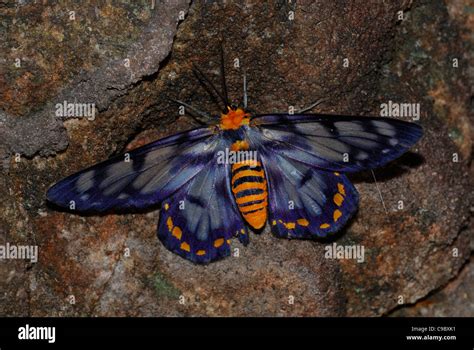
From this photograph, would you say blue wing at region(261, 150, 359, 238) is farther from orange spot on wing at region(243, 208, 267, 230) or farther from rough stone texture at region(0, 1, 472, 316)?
Answer: rough stone texture at region(0, 1, 472, 316)

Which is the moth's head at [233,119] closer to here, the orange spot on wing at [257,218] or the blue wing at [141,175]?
the blue wing at [141,175]

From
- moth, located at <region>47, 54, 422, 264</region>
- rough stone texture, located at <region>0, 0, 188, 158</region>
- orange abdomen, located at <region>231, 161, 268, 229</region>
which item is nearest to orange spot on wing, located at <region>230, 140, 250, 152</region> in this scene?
moth, located at <region>47, 54, 422, 264</region>

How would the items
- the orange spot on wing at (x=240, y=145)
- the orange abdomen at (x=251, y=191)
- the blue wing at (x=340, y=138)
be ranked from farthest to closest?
□ □ □ □
TO BE DONE: Format every line of the data above as a numbered list. Skip the blank lines and leave the picture out.

SOLUTION:
1. From this photograph, would you say blue wing at region(261, 150, 359, 238) is farther from orange spot on wing at region(243, 208, 267, 230) or farther from rough stone texture at region(0, 1, 472, 316)?
2. Answer: rough stone texture at region(0, 1, 472, 316)
3. Which is the moth's head at [233,119] closer to here, the orange spot on wing at [257,218] or the blue wing at [141,175]?
4. the blue wing at [141,175]
5. From
6. - moth, located at <region>47, 54, 422, 264</region>
7. - rough stone texture, located at <region>0, 0, 188, 158</region>
8. - orange abdomen, located at <region>231, 161, 268, 229</region>
9. which item is nearest to orange spot on wing, located at <region>230, 140, 250, 152</region> in this scene?
10. moth, located at <region>47, 54, 422, 264</region>
11. How would the items
12. - the orange spot on wing at (x=240, y=145)
13. - the orange abdomen at (x=251, y=191)
14. - the blue wing at (x=340, y=138)
15. be ranked from farthest to closest?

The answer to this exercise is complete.